We follow industry standards, such as the OWASP Top 10 and best practices for our technology stack, to build security into our platform during development and testing. In addition, Rithum engages with third-party security experts to perform web application penetration testing on a regular basis. Rithum clients are isolated from each other through a robust application security model at the request and session levels.

To assist companies in selling and advertising their products online, Rithum may collect personal data on our customer’s behalf. We maintain technical and organizational processes and protections for personal data in compliance with the regulatory regimes under which Rithum operates, including the EU’s General Data Protection Regulation and the California Consumer Privacy Act. Personal data is retained only as long as needed to perform our contractual obligations, or for other legitimate business reasons.

Rithum’s continuous delivery approach to application development means we can deliver changes and upgrades to our applications without impact to availability. Rithum uses a suite of monitoring tools to monitor the availability of its services and provide real time alerting to our teams in the event a service becomes unavailable. In addition, we monitor systems for resource utilization to avoid negative impacts on service availability.

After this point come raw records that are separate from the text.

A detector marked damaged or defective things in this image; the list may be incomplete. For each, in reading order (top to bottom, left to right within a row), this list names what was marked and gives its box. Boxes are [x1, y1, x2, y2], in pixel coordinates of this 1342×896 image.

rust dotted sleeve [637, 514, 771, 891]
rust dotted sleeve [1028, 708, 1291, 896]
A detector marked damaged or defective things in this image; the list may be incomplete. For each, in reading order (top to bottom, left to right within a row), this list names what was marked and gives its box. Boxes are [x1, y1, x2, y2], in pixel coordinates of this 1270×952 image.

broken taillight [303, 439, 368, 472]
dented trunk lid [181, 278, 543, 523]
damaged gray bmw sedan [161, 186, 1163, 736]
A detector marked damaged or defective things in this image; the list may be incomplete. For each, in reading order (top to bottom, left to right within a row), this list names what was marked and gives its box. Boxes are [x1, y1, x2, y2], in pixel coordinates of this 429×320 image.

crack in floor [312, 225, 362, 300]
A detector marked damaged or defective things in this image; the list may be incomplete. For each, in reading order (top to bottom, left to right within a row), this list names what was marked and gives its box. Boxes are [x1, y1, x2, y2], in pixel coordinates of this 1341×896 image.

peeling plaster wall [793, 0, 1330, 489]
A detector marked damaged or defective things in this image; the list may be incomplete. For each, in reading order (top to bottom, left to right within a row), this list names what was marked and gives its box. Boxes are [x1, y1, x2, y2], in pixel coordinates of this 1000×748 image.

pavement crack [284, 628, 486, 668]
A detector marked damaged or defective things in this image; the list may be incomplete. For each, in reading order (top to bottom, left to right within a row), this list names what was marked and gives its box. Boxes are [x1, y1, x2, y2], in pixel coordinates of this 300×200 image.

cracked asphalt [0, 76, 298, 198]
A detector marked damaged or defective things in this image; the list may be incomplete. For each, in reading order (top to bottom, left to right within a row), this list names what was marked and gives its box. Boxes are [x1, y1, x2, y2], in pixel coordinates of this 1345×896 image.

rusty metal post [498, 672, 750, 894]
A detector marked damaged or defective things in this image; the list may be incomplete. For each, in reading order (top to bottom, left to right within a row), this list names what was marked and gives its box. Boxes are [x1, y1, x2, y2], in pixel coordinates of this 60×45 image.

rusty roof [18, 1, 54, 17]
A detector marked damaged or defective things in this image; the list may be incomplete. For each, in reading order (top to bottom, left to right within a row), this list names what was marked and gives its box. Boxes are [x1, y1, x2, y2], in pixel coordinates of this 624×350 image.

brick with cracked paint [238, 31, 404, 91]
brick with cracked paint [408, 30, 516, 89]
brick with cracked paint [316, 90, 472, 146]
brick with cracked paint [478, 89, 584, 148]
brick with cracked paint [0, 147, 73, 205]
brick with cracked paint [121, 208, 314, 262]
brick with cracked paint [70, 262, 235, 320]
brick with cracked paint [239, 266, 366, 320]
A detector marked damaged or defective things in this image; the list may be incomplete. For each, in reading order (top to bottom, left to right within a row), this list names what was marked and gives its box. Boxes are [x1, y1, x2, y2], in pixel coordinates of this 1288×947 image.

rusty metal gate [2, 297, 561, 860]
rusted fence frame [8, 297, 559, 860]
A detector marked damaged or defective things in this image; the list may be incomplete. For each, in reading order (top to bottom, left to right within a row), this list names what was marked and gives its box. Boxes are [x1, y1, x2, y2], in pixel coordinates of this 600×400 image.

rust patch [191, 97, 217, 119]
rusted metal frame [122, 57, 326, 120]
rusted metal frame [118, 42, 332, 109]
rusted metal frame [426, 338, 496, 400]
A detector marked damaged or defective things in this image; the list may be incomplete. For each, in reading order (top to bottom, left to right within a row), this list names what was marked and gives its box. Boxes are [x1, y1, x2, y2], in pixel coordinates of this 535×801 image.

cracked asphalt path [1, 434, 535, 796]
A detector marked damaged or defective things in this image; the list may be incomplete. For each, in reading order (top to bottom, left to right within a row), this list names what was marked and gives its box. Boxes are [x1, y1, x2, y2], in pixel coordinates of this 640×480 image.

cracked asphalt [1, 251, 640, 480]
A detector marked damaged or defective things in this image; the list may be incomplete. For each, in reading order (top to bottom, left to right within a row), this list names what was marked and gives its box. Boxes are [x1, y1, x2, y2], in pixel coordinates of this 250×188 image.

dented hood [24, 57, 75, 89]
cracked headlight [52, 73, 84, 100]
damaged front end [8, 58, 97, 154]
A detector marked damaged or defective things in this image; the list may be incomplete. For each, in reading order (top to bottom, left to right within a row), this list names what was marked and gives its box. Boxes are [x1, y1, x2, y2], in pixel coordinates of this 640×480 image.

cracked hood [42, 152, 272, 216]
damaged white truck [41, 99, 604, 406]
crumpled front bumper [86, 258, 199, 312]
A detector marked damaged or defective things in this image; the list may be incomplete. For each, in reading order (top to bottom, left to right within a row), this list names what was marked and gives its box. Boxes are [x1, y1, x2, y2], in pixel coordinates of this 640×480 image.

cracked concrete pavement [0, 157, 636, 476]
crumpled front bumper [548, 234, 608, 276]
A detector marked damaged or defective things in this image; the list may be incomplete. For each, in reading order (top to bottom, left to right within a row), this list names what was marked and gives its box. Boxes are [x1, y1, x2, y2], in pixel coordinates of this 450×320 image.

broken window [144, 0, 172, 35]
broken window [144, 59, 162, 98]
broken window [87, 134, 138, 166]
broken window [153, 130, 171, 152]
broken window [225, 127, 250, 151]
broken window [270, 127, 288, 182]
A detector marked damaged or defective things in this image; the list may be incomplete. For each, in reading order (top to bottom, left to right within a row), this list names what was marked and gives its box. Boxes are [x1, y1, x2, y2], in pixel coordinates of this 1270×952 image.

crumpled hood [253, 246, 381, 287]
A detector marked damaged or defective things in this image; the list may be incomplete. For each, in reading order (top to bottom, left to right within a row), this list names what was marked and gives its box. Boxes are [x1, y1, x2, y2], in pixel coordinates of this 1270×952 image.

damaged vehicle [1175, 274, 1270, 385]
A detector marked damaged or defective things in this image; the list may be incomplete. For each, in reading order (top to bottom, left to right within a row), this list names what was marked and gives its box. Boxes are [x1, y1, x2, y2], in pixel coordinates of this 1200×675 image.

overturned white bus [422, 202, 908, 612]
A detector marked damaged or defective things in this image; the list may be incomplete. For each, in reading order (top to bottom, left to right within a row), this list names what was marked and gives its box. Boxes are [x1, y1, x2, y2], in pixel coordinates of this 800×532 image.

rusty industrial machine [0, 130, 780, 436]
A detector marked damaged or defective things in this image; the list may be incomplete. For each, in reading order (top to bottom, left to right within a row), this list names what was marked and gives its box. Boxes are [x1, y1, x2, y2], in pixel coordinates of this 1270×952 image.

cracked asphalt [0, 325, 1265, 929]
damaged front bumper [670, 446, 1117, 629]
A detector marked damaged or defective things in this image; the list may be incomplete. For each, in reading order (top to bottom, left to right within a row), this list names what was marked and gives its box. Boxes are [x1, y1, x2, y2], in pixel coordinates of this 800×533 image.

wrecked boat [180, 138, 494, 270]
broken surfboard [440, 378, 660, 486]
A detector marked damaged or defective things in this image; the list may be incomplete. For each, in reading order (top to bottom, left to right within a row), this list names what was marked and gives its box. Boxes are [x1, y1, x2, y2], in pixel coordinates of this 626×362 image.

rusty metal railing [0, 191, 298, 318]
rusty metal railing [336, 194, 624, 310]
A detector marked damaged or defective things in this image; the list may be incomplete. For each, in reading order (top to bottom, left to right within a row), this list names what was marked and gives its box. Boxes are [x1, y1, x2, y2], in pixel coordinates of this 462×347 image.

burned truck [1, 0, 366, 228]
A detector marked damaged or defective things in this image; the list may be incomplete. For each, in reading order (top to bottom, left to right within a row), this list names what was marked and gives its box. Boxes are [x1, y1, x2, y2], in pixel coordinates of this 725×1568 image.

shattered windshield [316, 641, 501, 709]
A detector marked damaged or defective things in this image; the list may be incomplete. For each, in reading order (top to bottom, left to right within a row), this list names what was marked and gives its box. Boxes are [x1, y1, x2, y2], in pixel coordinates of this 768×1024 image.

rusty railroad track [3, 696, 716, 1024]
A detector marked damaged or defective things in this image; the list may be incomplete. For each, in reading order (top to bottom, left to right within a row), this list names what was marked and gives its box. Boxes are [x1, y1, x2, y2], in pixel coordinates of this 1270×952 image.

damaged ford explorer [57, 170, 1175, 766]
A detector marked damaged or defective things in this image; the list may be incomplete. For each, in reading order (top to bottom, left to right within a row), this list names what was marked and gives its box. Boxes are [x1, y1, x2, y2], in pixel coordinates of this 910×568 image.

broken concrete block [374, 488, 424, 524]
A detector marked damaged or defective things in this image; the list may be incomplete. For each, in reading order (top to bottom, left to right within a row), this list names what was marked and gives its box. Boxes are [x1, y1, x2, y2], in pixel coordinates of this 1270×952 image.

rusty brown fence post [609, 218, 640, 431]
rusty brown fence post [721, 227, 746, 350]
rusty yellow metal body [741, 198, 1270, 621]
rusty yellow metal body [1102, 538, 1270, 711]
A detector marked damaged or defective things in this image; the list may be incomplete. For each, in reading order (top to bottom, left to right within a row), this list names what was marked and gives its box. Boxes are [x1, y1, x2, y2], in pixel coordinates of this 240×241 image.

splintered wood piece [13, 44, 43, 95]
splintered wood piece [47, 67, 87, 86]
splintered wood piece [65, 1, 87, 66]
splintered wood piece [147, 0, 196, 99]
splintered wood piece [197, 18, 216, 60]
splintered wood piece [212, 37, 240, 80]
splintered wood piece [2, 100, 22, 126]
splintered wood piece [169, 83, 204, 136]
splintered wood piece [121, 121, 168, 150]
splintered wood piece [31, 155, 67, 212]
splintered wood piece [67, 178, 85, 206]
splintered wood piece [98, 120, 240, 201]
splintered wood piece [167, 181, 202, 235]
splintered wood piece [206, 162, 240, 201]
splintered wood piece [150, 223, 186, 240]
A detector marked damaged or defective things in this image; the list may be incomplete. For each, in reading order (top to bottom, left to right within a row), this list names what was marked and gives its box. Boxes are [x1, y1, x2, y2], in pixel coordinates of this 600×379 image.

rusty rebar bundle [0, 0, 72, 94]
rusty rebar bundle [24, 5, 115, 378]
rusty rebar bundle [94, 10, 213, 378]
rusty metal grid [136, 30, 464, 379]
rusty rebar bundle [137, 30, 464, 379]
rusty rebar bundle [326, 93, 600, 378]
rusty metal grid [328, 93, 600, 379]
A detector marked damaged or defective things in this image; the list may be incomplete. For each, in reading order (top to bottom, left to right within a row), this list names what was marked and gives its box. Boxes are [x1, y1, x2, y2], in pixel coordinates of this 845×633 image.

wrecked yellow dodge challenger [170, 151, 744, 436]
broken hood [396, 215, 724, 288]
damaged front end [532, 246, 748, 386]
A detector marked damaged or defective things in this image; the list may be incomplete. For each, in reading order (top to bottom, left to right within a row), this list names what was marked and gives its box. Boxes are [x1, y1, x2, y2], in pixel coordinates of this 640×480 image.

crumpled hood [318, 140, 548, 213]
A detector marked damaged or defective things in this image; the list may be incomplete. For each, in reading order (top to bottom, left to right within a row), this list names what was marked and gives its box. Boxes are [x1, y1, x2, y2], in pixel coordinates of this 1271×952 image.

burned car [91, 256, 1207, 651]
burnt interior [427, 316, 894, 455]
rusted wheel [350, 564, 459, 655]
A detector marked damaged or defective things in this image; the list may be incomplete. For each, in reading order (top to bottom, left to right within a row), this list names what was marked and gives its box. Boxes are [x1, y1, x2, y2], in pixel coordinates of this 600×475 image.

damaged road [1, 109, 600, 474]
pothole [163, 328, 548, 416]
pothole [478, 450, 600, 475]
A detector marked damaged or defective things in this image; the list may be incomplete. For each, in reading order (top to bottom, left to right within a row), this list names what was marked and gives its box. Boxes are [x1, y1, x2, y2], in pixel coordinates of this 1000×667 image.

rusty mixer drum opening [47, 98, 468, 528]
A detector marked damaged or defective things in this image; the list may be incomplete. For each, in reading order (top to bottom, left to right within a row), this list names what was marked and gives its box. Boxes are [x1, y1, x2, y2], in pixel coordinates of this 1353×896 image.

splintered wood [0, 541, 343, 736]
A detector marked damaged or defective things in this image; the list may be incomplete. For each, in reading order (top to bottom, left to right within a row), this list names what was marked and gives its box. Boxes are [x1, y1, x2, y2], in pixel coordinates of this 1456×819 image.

Rithum allows customers to create unique, individual logins and manage the access level for users in their organization. Customers have the ability to define role and group based access controls in our system. Customers also have the ability to use Multifactor Authentication (MFA) or Single Sign-On (SSO).

Rithum encrypts all personal data in transit using industry accepted secure protocols and encrypts data at rest with AES encryption.

All Rithum employees receive security and data privacy training on an annual basis.

Rithum monitors industry security alerts, software and system patches, and other relevant updates via industry alert subscription lists. Rithum also monitors security alerts from vendors and partners and scans applications, systems, networks and code regularly. The necessary updates or patches are applied to the system with priority based on the severity of the issue.

Rithum does not participate in Bug Bounty programs, but welcomes responsible disclosure from clients and partners, who can submit reports to us via their normal support channels.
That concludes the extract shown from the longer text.